(Dataset entries)
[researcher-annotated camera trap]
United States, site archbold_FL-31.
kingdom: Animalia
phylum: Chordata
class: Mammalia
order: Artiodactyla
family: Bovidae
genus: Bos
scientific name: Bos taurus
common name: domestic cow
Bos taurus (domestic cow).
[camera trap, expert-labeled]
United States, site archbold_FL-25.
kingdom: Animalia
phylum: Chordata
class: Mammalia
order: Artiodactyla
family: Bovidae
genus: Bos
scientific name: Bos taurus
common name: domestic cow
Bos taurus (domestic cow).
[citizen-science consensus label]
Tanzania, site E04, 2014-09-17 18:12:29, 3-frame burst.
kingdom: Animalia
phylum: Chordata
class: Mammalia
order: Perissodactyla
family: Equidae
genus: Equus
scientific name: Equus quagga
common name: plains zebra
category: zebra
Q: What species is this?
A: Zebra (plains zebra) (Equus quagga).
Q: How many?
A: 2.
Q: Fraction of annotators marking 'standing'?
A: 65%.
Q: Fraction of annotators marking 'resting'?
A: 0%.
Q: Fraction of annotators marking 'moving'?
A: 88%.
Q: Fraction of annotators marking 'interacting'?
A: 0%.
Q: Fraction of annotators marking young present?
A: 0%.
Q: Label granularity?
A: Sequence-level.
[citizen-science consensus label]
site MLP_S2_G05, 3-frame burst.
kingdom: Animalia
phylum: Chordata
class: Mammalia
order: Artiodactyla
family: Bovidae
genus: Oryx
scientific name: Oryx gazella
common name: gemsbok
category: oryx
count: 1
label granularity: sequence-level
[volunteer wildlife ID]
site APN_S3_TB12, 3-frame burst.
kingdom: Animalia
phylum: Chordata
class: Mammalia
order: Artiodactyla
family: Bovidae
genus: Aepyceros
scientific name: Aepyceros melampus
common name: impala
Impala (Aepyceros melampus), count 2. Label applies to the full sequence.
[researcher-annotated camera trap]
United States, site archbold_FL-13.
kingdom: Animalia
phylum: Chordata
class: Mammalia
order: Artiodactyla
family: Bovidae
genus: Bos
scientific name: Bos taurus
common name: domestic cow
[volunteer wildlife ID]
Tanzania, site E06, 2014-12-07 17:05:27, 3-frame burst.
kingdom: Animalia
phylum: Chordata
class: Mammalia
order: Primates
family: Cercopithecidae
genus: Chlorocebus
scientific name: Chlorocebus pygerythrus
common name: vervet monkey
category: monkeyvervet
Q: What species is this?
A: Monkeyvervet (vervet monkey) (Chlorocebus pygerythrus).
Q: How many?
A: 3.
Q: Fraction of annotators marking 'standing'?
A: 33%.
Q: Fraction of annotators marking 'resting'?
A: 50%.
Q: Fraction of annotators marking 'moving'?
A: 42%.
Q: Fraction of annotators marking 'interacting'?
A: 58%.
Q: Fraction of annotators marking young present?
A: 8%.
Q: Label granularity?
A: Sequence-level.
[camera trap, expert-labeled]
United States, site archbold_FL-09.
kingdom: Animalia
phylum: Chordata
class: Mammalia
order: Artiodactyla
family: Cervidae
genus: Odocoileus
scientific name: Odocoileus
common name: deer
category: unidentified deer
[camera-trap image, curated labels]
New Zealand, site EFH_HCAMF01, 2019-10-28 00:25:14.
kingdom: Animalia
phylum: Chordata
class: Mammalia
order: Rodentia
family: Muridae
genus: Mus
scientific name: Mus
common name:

*What the task asks*. If a line of the records contains the word "United", count it; give only the total.

*Response to this task*. 4